- [Problem description]
Edit the lines from the line with "In this image, is the" to the line with "1.74 metres", replacing "tire buried in ground" with "partly buried tire" wherever it occurs and leaving everything else unchanged. Return only those lines.

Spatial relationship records

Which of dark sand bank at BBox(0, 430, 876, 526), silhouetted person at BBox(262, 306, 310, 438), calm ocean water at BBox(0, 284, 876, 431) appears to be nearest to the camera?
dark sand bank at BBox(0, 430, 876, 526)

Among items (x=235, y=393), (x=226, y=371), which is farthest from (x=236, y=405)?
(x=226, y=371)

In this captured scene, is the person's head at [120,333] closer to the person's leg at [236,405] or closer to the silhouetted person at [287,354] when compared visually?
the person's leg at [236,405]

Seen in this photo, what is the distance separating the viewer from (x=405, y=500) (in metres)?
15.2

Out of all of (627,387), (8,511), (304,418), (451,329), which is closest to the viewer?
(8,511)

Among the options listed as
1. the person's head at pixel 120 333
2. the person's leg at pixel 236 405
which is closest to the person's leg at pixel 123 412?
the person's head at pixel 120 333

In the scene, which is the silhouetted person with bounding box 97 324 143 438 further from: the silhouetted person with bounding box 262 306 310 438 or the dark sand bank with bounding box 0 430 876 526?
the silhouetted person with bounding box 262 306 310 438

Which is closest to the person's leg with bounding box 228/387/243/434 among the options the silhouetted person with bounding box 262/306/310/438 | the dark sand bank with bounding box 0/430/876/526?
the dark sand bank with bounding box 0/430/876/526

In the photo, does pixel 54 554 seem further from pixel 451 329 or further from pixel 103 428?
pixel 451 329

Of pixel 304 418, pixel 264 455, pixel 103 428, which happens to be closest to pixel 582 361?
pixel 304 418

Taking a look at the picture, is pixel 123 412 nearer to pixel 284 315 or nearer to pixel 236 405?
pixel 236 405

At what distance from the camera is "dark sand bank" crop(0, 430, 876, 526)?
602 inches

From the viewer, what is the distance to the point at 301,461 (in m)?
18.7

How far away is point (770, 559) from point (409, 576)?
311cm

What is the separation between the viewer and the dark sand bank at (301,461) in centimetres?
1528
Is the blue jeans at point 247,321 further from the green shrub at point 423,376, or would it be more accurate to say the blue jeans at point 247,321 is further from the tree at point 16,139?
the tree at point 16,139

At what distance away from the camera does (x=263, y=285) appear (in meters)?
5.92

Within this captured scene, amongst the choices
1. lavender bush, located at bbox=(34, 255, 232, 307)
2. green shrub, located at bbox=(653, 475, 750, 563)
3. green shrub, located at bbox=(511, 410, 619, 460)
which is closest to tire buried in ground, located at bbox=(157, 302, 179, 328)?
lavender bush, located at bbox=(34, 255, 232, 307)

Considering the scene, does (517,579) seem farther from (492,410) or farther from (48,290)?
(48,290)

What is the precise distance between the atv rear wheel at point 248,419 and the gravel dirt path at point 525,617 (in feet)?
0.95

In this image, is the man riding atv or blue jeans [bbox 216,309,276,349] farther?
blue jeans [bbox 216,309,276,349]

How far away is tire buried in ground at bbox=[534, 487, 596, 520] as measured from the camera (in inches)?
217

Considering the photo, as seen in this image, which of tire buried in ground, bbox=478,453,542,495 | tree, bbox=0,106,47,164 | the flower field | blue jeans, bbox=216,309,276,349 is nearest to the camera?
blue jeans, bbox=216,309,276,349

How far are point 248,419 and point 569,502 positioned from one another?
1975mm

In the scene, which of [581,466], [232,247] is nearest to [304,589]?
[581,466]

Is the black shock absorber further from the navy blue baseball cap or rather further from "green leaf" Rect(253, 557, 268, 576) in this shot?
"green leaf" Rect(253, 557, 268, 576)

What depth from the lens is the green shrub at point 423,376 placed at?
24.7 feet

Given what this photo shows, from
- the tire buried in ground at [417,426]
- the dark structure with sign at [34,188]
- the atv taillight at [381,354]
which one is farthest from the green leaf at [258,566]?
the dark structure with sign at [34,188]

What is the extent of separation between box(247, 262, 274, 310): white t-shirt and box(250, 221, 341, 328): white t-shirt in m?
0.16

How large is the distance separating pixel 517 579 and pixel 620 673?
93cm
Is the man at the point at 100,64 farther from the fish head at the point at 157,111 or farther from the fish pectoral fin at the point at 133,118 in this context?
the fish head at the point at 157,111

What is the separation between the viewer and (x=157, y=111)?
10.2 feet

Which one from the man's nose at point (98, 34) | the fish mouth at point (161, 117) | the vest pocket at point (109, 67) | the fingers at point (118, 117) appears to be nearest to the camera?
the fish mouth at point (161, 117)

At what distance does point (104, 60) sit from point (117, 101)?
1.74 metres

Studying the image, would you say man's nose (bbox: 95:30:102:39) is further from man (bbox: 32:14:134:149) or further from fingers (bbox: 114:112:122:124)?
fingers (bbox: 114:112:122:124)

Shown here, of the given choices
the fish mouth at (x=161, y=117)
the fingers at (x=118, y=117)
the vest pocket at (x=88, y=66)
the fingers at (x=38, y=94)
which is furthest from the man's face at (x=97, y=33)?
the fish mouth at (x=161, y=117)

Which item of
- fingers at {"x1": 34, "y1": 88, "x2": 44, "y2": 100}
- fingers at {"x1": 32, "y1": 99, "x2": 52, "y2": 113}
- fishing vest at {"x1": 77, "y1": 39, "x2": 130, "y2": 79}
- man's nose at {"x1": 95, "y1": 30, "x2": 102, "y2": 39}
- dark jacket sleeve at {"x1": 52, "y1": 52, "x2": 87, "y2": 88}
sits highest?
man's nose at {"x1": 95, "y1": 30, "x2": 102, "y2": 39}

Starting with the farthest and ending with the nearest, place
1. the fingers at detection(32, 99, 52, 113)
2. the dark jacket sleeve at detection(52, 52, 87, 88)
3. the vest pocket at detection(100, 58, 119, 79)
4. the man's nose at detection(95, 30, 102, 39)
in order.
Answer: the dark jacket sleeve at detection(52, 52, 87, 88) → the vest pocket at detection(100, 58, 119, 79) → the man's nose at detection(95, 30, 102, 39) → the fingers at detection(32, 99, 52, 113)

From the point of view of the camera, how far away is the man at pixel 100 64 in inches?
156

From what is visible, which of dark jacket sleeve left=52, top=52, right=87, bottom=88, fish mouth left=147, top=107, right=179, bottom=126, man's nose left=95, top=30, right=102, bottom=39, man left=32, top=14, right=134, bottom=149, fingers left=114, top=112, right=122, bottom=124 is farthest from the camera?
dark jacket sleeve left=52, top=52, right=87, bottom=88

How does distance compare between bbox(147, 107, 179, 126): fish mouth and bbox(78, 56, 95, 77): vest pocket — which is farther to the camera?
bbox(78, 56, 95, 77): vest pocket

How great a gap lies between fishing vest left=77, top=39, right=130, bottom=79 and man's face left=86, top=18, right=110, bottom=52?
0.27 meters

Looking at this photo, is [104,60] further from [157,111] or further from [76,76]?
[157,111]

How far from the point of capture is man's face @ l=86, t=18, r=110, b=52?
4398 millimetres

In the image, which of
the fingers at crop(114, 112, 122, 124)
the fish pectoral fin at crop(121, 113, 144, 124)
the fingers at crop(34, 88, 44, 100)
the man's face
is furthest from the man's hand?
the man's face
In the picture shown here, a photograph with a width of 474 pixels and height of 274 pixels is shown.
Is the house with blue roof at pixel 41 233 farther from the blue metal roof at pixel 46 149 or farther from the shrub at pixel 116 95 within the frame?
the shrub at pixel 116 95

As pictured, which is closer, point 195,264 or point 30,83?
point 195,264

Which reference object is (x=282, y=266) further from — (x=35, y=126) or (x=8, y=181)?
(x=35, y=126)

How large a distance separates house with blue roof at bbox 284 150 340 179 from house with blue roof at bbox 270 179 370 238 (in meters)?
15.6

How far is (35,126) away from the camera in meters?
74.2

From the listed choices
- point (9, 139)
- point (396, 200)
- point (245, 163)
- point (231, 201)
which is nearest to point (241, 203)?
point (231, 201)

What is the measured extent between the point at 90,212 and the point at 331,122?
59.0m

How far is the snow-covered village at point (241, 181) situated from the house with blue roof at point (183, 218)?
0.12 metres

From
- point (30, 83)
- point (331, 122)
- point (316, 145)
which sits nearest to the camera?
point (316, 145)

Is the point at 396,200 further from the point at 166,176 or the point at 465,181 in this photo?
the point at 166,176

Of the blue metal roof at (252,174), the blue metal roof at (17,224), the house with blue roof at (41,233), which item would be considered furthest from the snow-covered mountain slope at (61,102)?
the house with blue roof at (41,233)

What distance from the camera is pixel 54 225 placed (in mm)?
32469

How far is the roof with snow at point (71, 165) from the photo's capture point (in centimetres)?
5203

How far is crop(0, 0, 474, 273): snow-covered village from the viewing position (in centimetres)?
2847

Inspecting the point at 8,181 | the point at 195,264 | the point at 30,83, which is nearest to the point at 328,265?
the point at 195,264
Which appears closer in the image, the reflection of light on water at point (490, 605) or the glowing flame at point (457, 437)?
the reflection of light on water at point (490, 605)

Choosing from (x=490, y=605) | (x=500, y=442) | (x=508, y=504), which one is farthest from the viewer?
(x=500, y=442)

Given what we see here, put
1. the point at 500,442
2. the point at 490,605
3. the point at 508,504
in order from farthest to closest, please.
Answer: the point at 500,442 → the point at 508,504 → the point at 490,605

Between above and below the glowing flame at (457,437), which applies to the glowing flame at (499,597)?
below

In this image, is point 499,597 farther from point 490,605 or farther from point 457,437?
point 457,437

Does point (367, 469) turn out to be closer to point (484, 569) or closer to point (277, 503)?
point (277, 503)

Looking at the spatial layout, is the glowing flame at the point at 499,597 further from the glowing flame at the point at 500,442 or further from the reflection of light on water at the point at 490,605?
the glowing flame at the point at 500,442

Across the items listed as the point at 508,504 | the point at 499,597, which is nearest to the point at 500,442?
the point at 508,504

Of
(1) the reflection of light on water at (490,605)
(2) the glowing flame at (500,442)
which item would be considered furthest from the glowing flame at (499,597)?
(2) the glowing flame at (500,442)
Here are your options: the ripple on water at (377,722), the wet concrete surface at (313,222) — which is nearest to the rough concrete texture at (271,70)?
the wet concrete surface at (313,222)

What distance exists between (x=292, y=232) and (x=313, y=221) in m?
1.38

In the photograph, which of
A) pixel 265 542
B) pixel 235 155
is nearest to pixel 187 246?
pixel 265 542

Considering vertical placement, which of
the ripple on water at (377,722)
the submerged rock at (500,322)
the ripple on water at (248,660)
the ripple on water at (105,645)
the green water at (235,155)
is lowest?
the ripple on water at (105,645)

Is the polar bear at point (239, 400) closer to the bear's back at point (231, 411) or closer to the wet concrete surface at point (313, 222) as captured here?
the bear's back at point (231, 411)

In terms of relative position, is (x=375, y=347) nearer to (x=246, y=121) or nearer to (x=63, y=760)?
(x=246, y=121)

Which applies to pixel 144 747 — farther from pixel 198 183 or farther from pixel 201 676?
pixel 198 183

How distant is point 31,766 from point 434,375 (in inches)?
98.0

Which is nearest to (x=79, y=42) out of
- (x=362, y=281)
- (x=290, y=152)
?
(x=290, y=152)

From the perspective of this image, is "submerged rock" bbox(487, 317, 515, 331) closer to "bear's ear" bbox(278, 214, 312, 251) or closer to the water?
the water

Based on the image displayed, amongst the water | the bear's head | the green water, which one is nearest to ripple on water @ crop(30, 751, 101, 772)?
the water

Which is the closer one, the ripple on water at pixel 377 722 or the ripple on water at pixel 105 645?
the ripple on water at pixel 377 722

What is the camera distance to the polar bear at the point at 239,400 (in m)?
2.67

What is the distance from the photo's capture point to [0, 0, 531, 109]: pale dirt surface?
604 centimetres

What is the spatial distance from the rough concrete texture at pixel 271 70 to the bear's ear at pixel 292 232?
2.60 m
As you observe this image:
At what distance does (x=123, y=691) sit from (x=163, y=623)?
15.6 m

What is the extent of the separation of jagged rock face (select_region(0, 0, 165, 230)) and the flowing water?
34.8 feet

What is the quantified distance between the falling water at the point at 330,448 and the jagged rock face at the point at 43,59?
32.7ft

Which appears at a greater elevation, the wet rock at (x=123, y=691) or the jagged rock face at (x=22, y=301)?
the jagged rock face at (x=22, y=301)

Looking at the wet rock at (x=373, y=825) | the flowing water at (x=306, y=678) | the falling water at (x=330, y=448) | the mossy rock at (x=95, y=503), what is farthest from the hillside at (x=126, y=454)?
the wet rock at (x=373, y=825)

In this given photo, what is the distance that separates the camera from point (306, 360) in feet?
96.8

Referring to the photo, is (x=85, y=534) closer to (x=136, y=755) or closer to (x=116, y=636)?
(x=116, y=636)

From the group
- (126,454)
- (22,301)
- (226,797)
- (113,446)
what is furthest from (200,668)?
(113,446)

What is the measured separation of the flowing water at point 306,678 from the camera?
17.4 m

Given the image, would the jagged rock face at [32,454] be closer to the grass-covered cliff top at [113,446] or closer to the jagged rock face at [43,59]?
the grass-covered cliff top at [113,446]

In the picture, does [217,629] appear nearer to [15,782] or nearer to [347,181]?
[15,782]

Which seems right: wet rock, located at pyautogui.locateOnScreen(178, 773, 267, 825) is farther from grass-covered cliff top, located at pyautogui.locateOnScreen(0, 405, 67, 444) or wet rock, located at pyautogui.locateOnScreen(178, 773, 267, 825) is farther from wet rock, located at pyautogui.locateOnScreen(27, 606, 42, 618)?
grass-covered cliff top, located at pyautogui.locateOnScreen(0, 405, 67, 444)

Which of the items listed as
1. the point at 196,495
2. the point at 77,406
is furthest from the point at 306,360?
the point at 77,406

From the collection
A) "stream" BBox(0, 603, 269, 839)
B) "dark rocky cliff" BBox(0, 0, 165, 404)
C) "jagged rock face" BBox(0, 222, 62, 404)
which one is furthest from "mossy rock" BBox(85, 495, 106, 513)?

- [Solution to this problem]
In this image, is the man riding atv or blue jeans [bbox 216,309,276,349] farther?
blue jeans [bbox 216,309,276,349]

How far away is partly buried tire at bbox=[534, 487, 596, 520] as measured from the camera (in inches)?
217

Considering the photo, as seen in this image, which of partly buried tire, bbox=478,453,542,495 | tree, bbox=0,106,47,164 | the flower field | blue jeans, bbox=216,309,276,349 is nearest to the camera?
blue jeans, bbox=216,309,276,349

How far are point 248,419 and point 569,502 positioned from one another?
1975mm

In the scene, which of [581,466], [232,247] is nearest to [304,589]?
[581,466]

Is the black shock absorber further from the navy blue baseball cap or rather further from "green leaf" Rect(253, 557, 268, 576) in this shot?
"green leaf" Rect(253, 557, 268, 576)

What depth from the lens is the green shrub at point 423,376 placed at?
24.7 feet

Given what this photo shows, from
- the partly buried tire at [417,426]
- the dark structure with sign at [34,188]
- the atv taillight at [381,354]
which one is farthest from the green leaf at [258,566]?
the dark structure with sign at [34,188]

What is the extent of separation between box(247, 262, 274, 310): white t-shirt and box(250, 221, 341, 328): white t-shirt in m?
0.16

How large is the distance separating pixel 517 579 and pixel 620 673?
93cm
Is the man at the point at 100,64 farther from the fish head at the point at 157,111 or farther from the fish pectoral fin at the point at 133,118 in this context?
the fish head at the point at 157,111

What is the separation between the viewer and (x=157, y=111)?
10.2 feet

Which one from the man's nose at point (98, 34) | the fish mouth at point (161, 117) | the vest pocket at point (109, 67) | the fingers at point (118, 117) appears to be nearest to the camera?
the fish mouth at point (161, 117)

At what distance does point (104, 60) sit from point (117, 101)?
1.74 metres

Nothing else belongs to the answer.